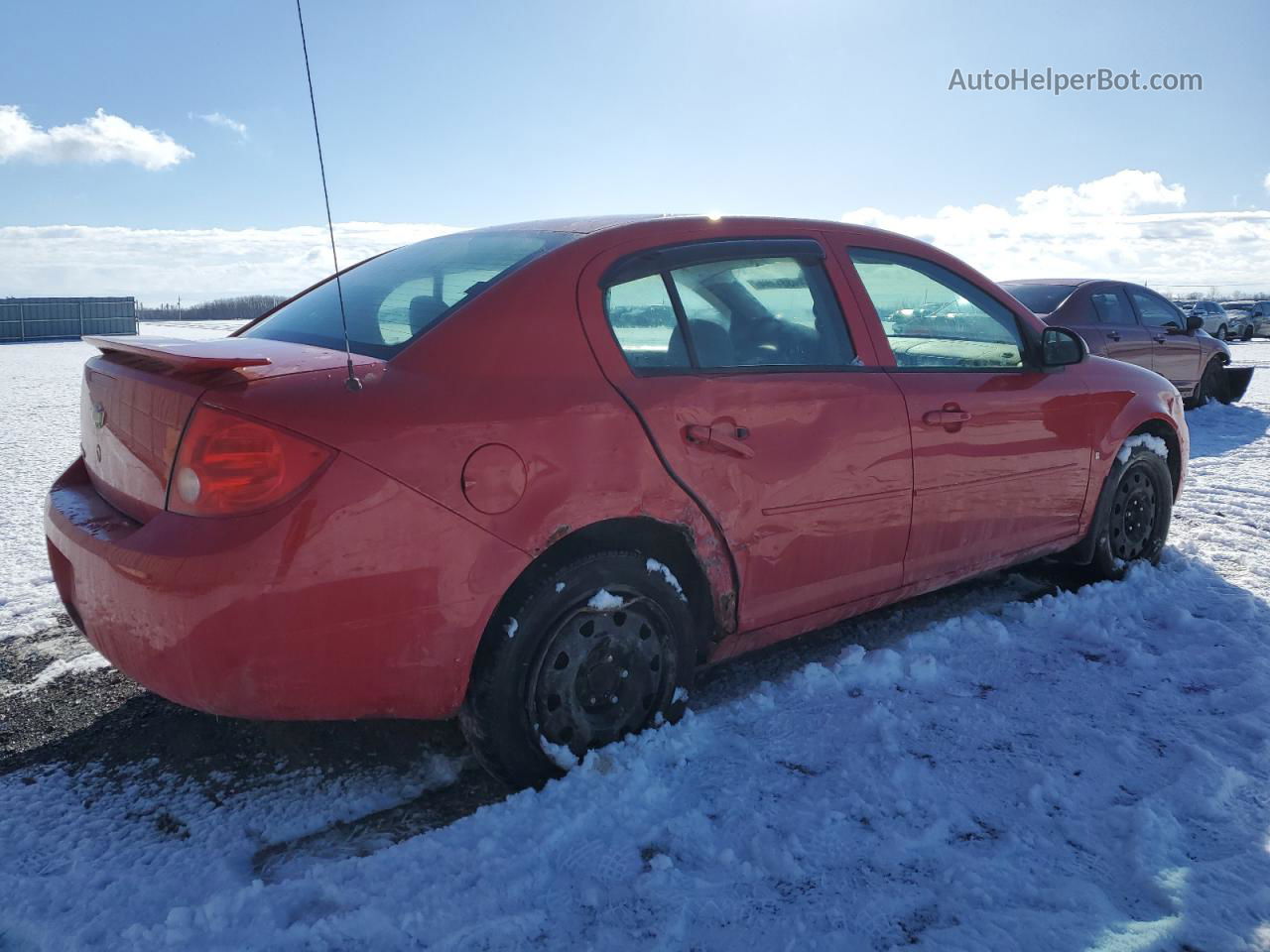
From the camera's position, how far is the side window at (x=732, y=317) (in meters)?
2.76

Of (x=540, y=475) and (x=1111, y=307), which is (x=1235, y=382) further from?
(x=540, y=475)

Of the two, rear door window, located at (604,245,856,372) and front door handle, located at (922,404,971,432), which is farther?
front door handle, located at (922,404,971,432)

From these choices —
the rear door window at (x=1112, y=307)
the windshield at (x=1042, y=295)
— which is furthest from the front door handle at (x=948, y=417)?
the rear door window at (x=1112, y=307)

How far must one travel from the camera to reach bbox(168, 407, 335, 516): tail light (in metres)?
2.13

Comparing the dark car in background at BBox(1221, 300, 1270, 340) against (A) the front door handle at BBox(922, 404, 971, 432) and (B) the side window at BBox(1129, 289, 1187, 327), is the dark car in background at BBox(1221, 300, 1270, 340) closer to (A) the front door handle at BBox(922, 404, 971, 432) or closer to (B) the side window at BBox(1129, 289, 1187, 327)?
(B) the side window at BBox(1129, 289, 1187, 327)

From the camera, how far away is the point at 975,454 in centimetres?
350

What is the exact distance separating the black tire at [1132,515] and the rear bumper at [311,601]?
3.01 metres

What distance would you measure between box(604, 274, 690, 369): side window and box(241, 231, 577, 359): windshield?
264 mm

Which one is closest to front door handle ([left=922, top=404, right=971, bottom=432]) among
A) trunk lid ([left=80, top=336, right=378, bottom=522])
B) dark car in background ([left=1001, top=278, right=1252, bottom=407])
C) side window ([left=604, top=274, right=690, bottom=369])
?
side window ([left=604, top=274, right=690, bottom=369])

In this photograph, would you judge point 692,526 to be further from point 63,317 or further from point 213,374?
point 63,317

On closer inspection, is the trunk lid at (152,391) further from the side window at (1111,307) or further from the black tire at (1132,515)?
the side window at (1111,307)

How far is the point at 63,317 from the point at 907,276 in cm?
3620

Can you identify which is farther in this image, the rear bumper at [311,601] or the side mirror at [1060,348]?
the side mirror at [1060,348]

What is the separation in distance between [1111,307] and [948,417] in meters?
7.03
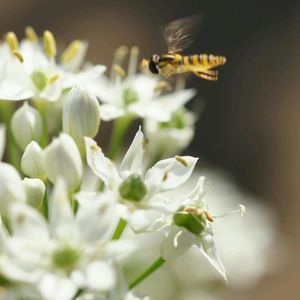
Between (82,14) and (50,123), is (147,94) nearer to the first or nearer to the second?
(50,123)

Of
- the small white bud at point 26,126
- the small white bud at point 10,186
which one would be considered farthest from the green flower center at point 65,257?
the small white bud at point 26,126

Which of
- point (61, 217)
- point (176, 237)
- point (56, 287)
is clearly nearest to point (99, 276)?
point (56, 287)

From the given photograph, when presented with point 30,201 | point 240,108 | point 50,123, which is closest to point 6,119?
point 50,123

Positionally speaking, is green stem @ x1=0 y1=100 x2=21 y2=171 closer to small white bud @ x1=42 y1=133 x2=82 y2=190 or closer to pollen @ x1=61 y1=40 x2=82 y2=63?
pollen @ x1=61 y1=40 x2=82 y2=63

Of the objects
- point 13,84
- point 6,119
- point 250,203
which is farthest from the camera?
point 250,203

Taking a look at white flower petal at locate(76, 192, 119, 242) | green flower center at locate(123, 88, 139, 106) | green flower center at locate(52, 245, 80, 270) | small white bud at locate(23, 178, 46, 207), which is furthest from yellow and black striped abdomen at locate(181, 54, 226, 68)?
green flower center at locate(52, 245, 80, 270)

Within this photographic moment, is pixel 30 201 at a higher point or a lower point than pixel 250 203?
higher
+ + +
> _Work required_: Return the lines from the one containing "On closer inspection, is" through the end of the records, word for word, with the pictures left out.

> _Complete output_:
On closer inspection, is the trunk lid at (152,391) further from the side window at (1111,307) or further from the black tire at (1132,515)?
the side window at (1111,307)

How far is the point at 63,317 from the point at 907,276 in cm?
3620

Can you identify which is farther in this image, the rear bumper at [311,601] or the side mirror at [1060,348]?
the side mirror at [1060,348]

What is the separation in distance between [1111,307] and [948,417] in meters?
7.03
Between (82,14) and (50,123), is (147,94) nearer to the first or nearer to the second?
(50,123)

Of
- the small white bud at point 26,126
- the small white bud at point 10,186
which one would be considered farthest from the green flower center at point 65,257?
the small white bud at point 26,126

Which of
- point (61, 217)
- point (176, 237)
- point (56, 287)
is clearly nearest to point (99, 276)?
point (56, 287)

From the given photograph, when presented with point 30,201 | point 240,108 | point 50,123, which is closest to point 6,119?
point 50,123

Positionally speaking, is green stem @ x1=0 y1=100 x2=21 y2=171 closer to small white bud @ x1=42 y1=133 x2=82 y2=190 or closer to pollen @ x1=61 y1=40 x2=82 y2=63?
pollen @ x1=61 y1=40 x2=82 y2=63

Of the objects
- point 13,84
- point 6,119
- point 250,203
which is farthest from the camera?
point 250,203

Taking a look at white flower petal at locate(76, 192, 119, 242) | green flower center at locate(123, 88, 139, 106) | green flower center at locate(52, 245, 80, 270) | small white bud at locate(23, 178, 46, 207), which is furthest from yellow and black striped abdomen at locate(181, 54, 226, 68)?
green flower center at locate(52, 245, 80, 270)

Within this photographic moment, is pixel 30 201 at a higher point or a lower point than pixel 250 203?
higher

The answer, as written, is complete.